BEGIN Listing
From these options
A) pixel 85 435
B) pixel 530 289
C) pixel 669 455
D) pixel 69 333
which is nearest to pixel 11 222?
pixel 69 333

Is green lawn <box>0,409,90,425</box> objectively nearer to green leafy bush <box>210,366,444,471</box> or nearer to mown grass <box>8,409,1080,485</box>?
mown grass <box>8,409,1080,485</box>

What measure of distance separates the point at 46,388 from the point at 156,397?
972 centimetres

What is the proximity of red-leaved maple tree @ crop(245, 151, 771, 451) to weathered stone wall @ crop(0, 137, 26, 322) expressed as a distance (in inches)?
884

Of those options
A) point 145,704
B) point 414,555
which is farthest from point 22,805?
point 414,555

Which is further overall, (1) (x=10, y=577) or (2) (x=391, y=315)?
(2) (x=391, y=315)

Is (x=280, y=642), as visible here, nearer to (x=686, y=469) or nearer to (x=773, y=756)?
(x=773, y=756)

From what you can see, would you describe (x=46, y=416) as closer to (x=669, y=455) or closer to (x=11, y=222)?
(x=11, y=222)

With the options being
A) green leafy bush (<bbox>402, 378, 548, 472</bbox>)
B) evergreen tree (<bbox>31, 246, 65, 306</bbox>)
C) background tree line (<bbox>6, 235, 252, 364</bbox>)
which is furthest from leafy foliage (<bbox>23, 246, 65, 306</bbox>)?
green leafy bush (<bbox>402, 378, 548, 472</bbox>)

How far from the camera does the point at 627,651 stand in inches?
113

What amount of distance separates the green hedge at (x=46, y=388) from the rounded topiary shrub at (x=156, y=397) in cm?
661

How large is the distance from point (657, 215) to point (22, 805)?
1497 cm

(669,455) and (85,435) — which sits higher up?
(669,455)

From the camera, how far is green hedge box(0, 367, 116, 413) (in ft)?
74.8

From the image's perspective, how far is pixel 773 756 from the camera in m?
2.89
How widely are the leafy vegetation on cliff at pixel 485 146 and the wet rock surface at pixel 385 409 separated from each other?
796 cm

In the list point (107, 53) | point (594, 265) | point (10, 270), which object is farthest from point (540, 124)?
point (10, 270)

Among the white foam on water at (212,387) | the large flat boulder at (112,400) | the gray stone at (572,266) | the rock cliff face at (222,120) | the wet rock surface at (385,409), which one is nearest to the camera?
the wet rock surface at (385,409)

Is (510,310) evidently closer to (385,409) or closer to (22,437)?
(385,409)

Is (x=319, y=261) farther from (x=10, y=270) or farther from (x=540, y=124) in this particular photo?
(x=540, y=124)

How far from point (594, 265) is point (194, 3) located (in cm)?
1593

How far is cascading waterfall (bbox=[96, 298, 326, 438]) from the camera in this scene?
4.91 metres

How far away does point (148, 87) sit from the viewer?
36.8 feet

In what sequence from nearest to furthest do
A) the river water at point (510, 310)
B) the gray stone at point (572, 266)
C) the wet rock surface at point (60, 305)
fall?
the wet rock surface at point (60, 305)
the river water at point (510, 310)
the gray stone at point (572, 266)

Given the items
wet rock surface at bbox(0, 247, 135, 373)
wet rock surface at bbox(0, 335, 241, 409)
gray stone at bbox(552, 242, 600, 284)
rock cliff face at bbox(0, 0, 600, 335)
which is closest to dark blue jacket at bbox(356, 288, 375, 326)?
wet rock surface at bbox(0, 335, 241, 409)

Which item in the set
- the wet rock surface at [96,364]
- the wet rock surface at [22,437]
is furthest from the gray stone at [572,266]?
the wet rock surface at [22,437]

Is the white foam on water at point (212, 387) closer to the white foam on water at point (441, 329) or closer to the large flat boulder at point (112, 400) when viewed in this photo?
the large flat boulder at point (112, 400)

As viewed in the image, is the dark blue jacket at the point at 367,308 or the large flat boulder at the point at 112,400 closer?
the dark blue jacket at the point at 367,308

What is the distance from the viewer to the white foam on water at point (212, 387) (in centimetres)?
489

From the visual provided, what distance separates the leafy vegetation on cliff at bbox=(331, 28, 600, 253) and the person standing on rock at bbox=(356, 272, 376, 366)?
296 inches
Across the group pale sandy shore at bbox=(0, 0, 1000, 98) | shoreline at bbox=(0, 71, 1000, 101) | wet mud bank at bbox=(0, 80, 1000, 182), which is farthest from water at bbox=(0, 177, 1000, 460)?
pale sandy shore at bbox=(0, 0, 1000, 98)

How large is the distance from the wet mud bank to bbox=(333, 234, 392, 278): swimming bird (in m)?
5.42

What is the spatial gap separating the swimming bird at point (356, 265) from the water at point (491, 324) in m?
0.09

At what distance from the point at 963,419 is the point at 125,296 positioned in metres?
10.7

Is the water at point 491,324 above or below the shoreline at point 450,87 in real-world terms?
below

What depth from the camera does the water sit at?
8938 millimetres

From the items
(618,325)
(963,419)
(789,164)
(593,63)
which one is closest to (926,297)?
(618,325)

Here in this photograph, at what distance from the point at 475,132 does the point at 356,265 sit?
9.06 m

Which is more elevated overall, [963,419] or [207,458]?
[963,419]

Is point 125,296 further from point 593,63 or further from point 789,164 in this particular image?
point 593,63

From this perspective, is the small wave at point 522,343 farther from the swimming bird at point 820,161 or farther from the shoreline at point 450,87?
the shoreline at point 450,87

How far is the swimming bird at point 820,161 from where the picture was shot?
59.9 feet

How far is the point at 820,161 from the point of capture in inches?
END Listing
• _Written problem_
Reproduce each of the rows above word for word, leaving nothing out and altering nothing.

• _Response to the task_
From these options
A) pixel 85 435
B) pixel 530 289
C) pixel 669 455
D) pixel 69 333
which is nearest to pixel 11 222?
pixel 69 333

Is green lawn <box>0,409,90,425</box> objectively nearer to green leafy bush <box>210,366,444,471</box> or nearer to mown grass <box>8,409,1080,485</box>?
mown grass <box>8,409,1080,485</box>

What measure of distance separates the point at 46,388 from the point at 156,397?
972 centimetres

What is the proximity of red-leaved maple tree @ crop(245, 151, 771, 451) to weathered stone wall @ crop(0, 137, 26, 322) expressed as a distance (in inches)?
884

Of those options
A) point 145,704
B) point 414,555
which is farthest from point 22,805?
point 414,555

Which is further overall, (1) (x=10, y=577) or (2) (x=391, y=315)?
(2) (x=391, y=315)

Is (x=280, y=642), as visible here, nearer to (x=686, y=469) or nearer to (x=773, y=756)?
(x=773, y=756)

From what you can see, would you describe (x=46, y=416) as closer to (x=669, y=455) or closer to (x=11, y=222)?
(x=11, y=222)

With the options being
A) green leafy bush (<bbox>402, 378, 548, 472</bbox>)
B) evergreen tree (<bbox>31, 246, 65, 306</bbox>)
C) background tree line (<bbox>6, 235, 252, 364</bbox>)
which is furthest from leafy foliage (<bbox>23, 246, 65, 306</bbox>)?
green leafy bush (<bbox>402, 378, 548, 472</bbox>)

How far from the camera does the point at 627,651 stand in inches?
113

What amount of distance separates the green hedge at (x=46, y=388) from the rounded topiary shrub at (x=156, y=397) in cm?
661

How large is the distance from point (657, 215) to point (22, 805)?
1497 cm

(669,455) and (85,435) — which sits higher up?
(669,455)

From the camera, how far is green hedge box(0, 367, 116, 413) (in ft)?
74.8

From the image's perspective, how far is pixel 773 756 from the camera in m?
2.89
How widely are the leafy vegetation on cliff at pixel 485 146 and the wet rock surface at pixel 385 409 separated from each other?
796 cm

In the list point (107, 53) | point (594, 265) | point (10, 270), which object is farthest from point (540, 124)?
point (10, 270)

Among the white foam on water at (212,387) | the large flat boulder at (112,400) | the gray stone at (572,266) | the rock cliff face at (222,120) | the wet rock surface at (385,409), which one is nearest to the camera?
the wet rock surface at (385,409)

Is (510,310) evidently closer to (385,409) or closer to (22,437)?
(385,409)

Is (x=319, y=261) farther from (x=10, y=270) or farther from (x=540, y=124) in this particular photo?
(x=540, y=124)

How far from point (594, 265) is point (194, 3) located (in cm)?
1593

How far is cascading waterfall (bbox=[96, 298, 326, 438]) from the camera in this scene?
4.91 metres

How far away does point (148, 87) sit from the viewer?
36.8 feet

In what sequence from nearest to furthest do
A) the river water at point (510, 310)
B) the gray stone at point (572, 266)
C) the wet rock surface at point (60, 305)
fall?
the wet rock surface at point (60, 305)
the river water at point (510, 310)
the gray stone at point (572, 266)

Given the items
wet rock surface at bbox(0, 247, 135, 373)
wet rock surface at bbox(0, 335, 241, 409)
gray stone at bbox(552, 242, 600, 284)
rock cliff face at bbox(0, 0, 600, 335)
which is closest to dark blue jacket at bbox(356, 288, 375, 326)?
wet rock surface at bbox(0, 335, 241, 409)

Which item in the set
- the wet rock surface at [96,364]
- the wet rock surface at [22,437]
is furthest from the gray stone at [572,266]?
the wet rock surface at [22,437]

Is the white foam on water at point (212, 387) closer to the white foam on water at point (441, 329) or closer to the large flat boulder at point (112, 400) when viewed in this photo?
the large flat boulder at point (112, 400)

As viewed in the image, is the dark blue jacket at the point at 367,308 or the large flat boulder at the point at 112,400 closer?
the dark blue jacket at the point at 367,308

What is the distance from the viewer to the white foam on water at point (212, 387) (in centimetres)?
489

From the visual provided, what distance separates the leafy vegetation on cliff at bbox=(331, 28, 600, 253) and the person standing on rock at bbox=(356, 272, 376, 366)?
296 inches
Across the group pale sandy shore at bbox=(0, 0, 1000, 98) | shoreline at bbox=(0, 71, 1000, 101) | wet mud bank at bbox=(0, 80, 1000, 182), which is farthest from water at bbox=(0, 177, 1000, 460)?
pale sandy shore at bbox=(0, 0, 1000, 98)

How large is the distance from the wet mud bank to bbox=(333, 234, 392, 278): swimming bird (in m)?
5.42

What is the spatial gap separating the swimming bird at point (356, 265) from the water at point (491, 324) in m?
0.09

At what distance from the point at 963,419 is the point at 125,296 positioned in metres?
10.7

Is the water at point 491,324 above or below the shoreline at point 450,87 in real-world terms?
below

What depth from the camera does the water sit at?
8938 millimetres

From the items
(618,325)
(963,419)
(789,164)
(593,63)
which one is closest to (926,297)?
(618,325)

Here in this photograph, at what distance from the point at 475,132 does the point at 356,265 sit?
9.06 m

Which is more elevated overall, [963,419] or [207,458]?
[963,419]

Is point 125,296 further from point 593,63 or further from point 789,164 in this particular image?
point 593,63

From this perspective, is the small wave at point 522,343 farther from the swimming bird at point 820,161 or farther from the shoreline at point 450,87?
the shoreline at point 450,87

How far is the swimming bird at point 820,161 from where the picture was shot?
59.9 feet

How far is the point at 820,161 from the point of capture in inches?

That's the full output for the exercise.